Extracted text section start

Quirk and Lake
[2016] FamCA 921
•2 November 2016
FAMILY COURT OF AUSTRALIA
| QUIRK & LAKE | [2016] FamCA 921 |
| FAMILY LAW – LEGAL PRACTITIONERS – Where the husband seeks an order that the wife’s solicitors be restrained from acting for her in the proceedings – Where the wife seeks, in the substantive proceedings, to set aside a Financial Agreement entered into between the parties – Where the husband seeks to cross-examine the principal of the firm acting for the wife – Where the husband’s application is dismissed. |
| Family Law Act 1975 (Cth) Legal Profession Uniform Law Australian Solicitors’ Conduct Rules, r 27 |
| Naczek v Dowler [2011] FamCAFC 179 |
| APPLICANT: | Ms Quirk |
| RESPONDENT: | Mr Lake |
| FILE NUMBER: | SYC | 3702 | of | 2010 |
| DATE DELIVERED: | 2 November 2016 |
| PLACE DELIVERED: | Sydney |
| PLACE HEARD: | Sydney |
| JUDGMENT OF: | Rees J |
| HEARING DATE: | 31 October 2016 |
REPRESENTATION
| COUNSEL FOR THE APPLICANT: | Ms Steggall |
| SOLICITOR FOR THE APPLICANT: | B Lawyers |
| COUNSEL FOR THE RESPONDENT: | Mr Livingstone |
| SOLICITOR FOR THE RESPONDENT: | Armstrong Legal |
Orders
IT IS ORDERED
That the Application in Case filed by the husband on 4 August 2016 be dismissed.

Extracted text section end
Raw data section start

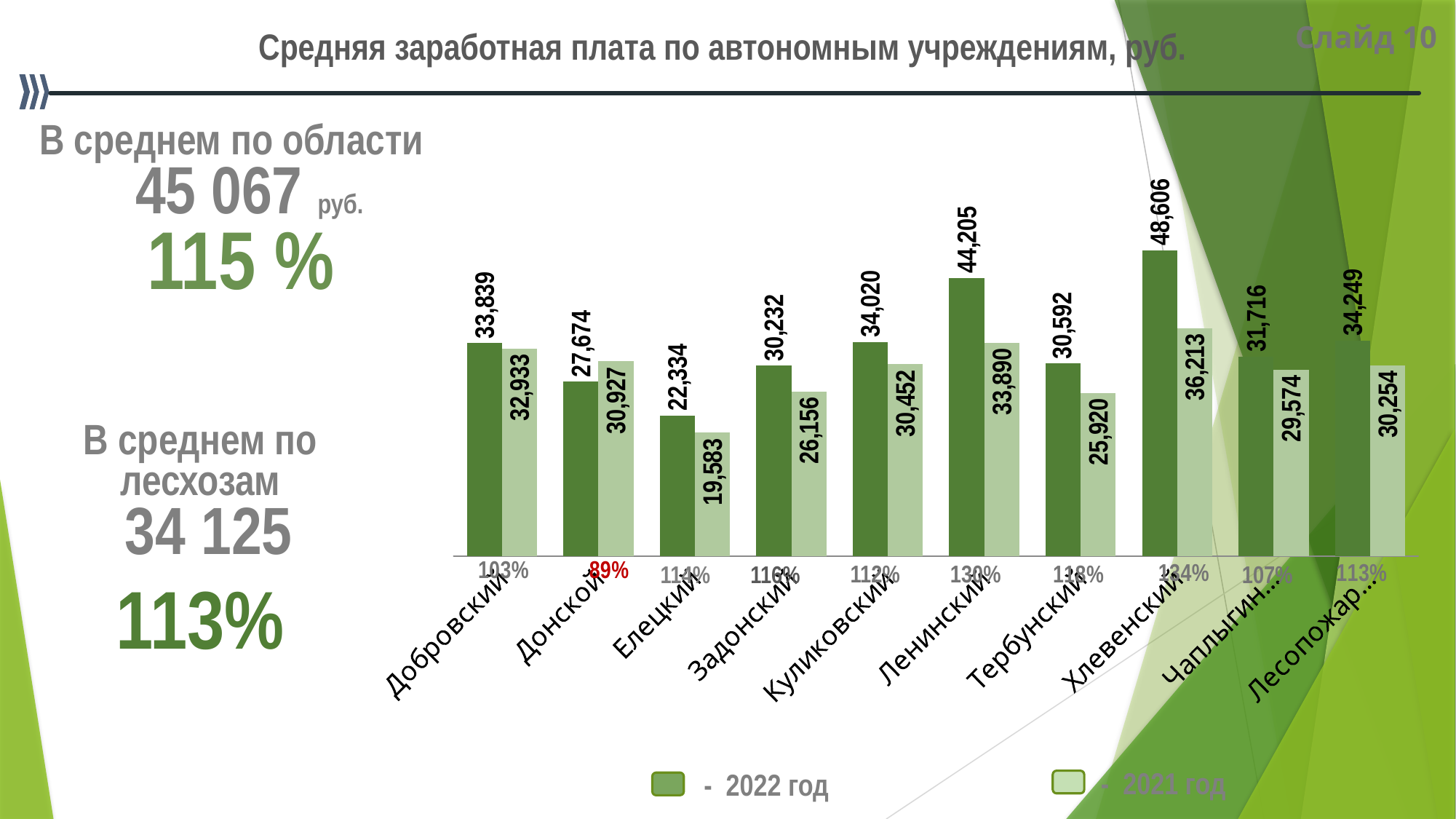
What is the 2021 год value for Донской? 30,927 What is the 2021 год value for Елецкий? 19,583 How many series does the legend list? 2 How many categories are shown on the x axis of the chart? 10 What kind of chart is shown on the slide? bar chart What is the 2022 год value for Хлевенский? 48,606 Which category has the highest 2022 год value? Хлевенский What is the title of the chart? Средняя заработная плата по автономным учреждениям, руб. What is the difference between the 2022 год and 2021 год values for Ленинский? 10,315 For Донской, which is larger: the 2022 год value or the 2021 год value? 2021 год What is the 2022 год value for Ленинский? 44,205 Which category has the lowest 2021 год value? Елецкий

Raw data section end

In the Quirk and Lake judgment, which judge delivered the judgment?

Rees J